Это происходило за два года до войны, в те дни, когда девчата слово «Москва» произносили с молитвенными глазами и умели за шесть секунд натянуть на лицо пахнущий резиной и тальком противогаз;
Киномеханик Капитон долго возился в моторе, щелкал языком и ожесточенно кряхтел, потом, выпрямившись, колдовски подмигивал в темнеющее уже небо, чесал затылок.
– Зажигание! – наконец воскликнул Капитон таким голосом, словно что-то прочел на сиреневом небосклоне. – Зажигание, будь оно неладно!
Мотор завелся только в одиннадцатом часу, завелся, как бывает всегда, неожиданно: вдруг что-то звякнуло, охнуло, из выхлопа показался черный дым, земля задрожала мелко, и мотор заработал яростно, судорожно, словно старался вознаградить за терпение; ребятишки восторженно завизжали, мужики гудели сдержанно, девчата с шумом хлынули к дверям – сделалось так оживленно, что на улице сразу появились председатель Петр Артемьевич с женой Марией Тихоновной, учительница Капитолина Алексеевна Жутикова (при шляпке и фильдеперсовых чулках), дебелая продавщица Катерина (в черном крепдешиновом платье и в белой шали с бахромой) и трактористка Гранька по прозвищу Оторви да брось. Избранные зрители шли по отдельности, зная об оставленных им местах и о том, что кино без них не начнется; влиться в ликующую толпу не торопились. Председатель Петр Артемьевич вел себя незаметно, скромно, старался идти по лунной тени, но учительница Жутикова, продавщица Екатерина и Гранька Оторви да брось держались фасонно, носы задирали, делали вид, что кино им неинтересно, а когда сошлись все-таки у клубных дверей, то стало заметно, что учительница Жутикова и продавщица Екатерина, перестав въедливо разглядывать друг друга, объединились против Граньки Оторви да брось, на которую посматривали одинаково свысока, словно спрашивали: «Это что за птица?»
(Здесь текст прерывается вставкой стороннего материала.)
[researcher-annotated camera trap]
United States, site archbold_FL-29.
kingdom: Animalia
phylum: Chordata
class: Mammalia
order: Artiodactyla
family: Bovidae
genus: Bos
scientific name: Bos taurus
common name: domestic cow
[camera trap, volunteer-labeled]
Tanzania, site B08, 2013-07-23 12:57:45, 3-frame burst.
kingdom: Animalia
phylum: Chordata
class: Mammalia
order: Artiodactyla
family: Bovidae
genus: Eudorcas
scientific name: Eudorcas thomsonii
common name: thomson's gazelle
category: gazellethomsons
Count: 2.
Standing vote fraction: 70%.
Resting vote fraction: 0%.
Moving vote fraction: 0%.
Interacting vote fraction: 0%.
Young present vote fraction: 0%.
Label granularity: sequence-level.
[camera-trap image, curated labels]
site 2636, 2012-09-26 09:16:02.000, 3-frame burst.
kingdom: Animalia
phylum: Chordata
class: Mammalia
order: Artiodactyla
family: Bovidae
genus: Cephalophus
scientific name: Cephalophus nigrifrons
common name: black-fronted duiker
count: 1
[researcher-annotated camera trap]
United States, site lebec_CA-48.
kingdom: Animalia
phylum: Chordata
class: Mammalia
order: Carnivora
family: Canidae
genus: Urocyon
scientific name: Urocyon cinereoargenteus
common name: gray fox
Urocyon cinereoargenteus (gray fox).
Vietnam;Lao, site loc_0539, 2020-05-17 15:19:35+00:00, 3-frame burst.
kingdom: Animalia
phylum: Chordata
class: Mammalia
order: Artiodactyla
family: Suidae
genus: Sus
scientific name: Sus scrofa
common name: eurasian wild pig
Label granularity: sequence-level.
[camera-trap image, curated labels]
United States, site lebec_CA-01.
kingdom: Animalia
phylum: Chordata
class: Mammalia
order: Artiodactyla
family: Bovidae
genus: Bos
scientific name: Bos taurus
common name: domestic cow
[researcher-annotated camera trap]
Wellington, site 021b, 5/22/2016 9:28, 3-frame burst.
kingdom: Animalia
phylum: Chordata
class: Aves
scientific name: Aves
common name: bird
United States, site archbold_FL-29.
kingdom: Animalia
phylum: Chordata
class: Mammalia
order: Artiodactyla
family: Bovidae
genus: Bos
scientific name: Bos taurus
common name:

– Здорово, честной народ, здорово! – говорил председатель Петр Артемьевич.
Огромное красное солнце давно спряталось за черные осокори и тальники кетского левобережья, сиреневая полоска на горизонте, остывая, линяла с каждой секундой, и носились над теплой землей острые, холодные запахи, похожие на запахи первого снега, хотя на дворе был июнь – теплый месяц в нарымских краях. Вызрела уже над стрехой клуба и налилась розовостью большая луна с вислыми хохочущими щечками, с прищуренным левым глазом, полнокровная и здоровая.
Когда страсти возле клубных дверей немного приутихли, Виталька Сопрыкин перестал рассказывать смешные вещи про трактористку Граньку Оторви да брось, взяв Раю крепко за локоть, повернул к ней желтое от лунного света лицо.
– Дозвольте проводить на место, Раиса Николаевна, – сказал он и солидно покашлял. – Петра Артемьевич уже прошли…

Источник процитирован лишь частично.